(Requirement) Extract the lines of the data from the line with "Thinking about dog" up to and including the last line, and reproduce them word for word without the pictures.

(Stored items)
+ + + + +

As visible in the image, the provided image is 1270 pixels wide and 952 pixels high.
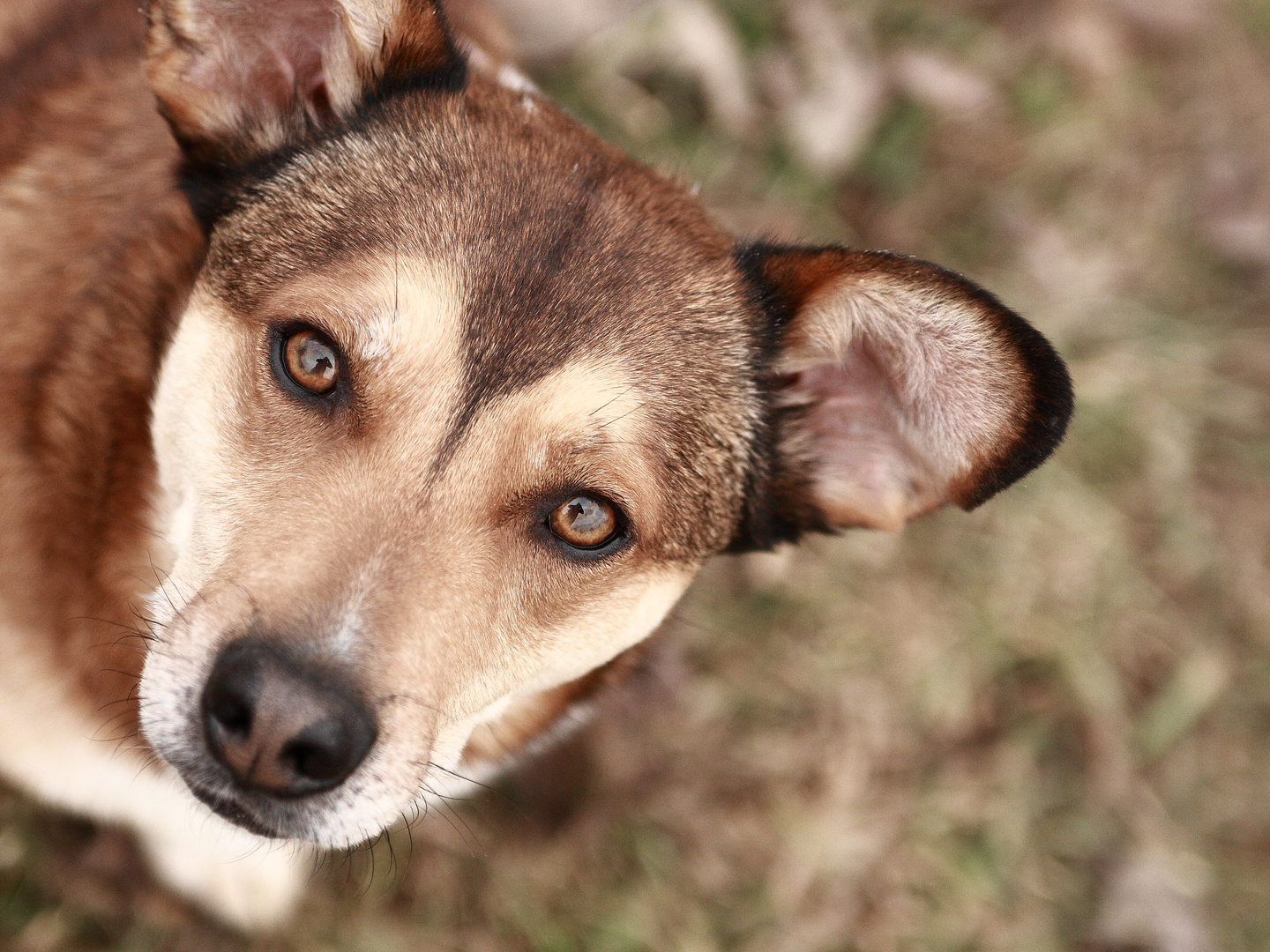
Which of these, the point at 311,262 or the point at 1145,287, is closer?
the point at 311,262

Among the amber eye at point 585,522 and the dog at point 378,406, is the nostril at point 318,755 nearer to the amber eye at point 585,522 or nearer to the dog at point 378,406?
the dog at point 378,406

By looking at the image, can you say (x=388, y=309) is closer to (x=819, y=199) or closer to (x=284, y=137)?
(x=284, y=137)

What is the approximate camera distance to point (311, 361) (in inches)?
94.4

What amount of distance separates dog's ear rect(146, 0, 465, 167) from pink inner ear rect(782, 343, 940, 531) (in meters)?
1.33

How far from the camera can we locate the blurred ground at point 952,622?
4.09m

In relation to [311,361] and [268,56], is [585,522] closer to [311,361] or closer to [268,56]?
[311,361]

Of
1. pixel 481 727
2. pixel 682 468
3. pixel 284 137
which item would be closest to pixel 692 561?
pixel 682 468

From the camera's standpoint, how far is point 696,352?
8.51 feet

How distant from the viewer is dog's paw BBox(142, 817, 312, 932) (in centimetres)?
355

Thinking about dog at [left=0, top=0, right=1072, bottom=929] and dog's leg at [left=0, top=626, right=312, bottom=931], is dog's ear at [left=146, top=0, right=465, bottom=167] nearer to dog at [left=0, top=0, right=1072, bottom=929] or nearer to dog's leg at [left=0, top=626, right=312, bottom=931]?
dog at [left=0, top=0, right=1072, bottom=929]

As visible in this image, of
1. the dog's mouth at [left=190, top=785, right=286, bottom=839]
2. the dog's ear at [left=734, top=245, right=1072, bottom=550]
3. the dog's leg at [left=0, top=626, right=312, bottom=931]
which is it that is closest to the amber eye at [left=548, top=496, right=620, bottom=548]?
the dog's ear at [left=734, top=245, right=1072, bottom=550]

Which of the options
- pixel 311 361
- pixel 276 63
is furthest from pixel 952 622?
pixel 276 63

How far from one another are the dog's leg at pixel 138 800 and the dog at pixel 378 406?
22mm

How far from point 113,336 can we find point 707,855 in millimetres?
3096
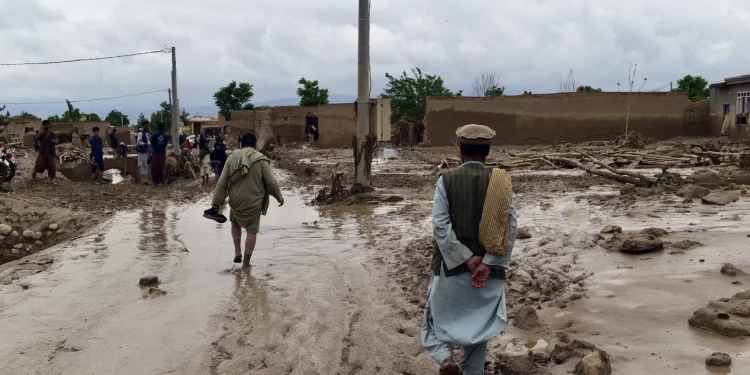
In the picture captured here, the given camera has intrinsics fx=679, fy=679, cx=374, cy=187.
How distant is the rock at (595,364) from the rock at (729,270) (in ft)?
7.24

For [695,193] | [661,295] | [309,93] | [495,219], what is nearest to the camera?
[495,219]

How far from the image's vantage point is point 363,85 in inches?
507

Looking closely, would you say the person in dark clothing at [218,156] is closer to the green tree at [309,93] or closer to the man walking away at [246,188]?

+ + + + +

(Final result)
Thinking about dog at [left=0, top=0, right=1072, bottom=929] and dog's leg at [left=0, top=626, right=312, bottom=931], is dog's ear at [left=146, top=0, right=465, bottom=167] nearer to dog at [left=0, top=0, right=1072, bottom=929] or nearer to dog's leg at [left=0, top=626, right=312, bottom=931]?
dog at [left=0, top=0, right=1072, bottom=929]

As visible in this image, of
1. the dog's mouth at [left=190, top=785, right=286, bottom=839]
2. the dog's ear at [left=734, top=245, right=1072, bottom=550]
3. the dog's leg at [left=0, top=626, right=312, bottom=931]
which is it that is closest to the amber eye at [left=548, top=496, right=620, bottom=548]?
the dog's ear at [left=734, top=245, right=1072, bottom=550]

Which of the options
- pixel 311 361
- pixel 276 63
is furthest from pixel 952 622?
pixel 276 63

How far from one another are the dog's leg at pixel 138 800 and the dog at pixel 378 406?
22mm

How far from point 113,336 can we find point 707,855 in millimetres?
3096
In the picture captured here, the given camera has intrinsics fx=679, fy=679, cx=374, cy=187.
How distant is the rock at (595,364) from the rock at (729,270) (in ft)?
7.24

For [695,193] | [661,295] | [309,93] | [495,219], what is nearest to the camera?
[495,219]

How far from the image's vantage point is point 363,85 in inches?
507

Looking closely, would you say the person in dark clothing at [218,156] is closer to the green tree at [309,93] or closer to the man walking away at [246,188]?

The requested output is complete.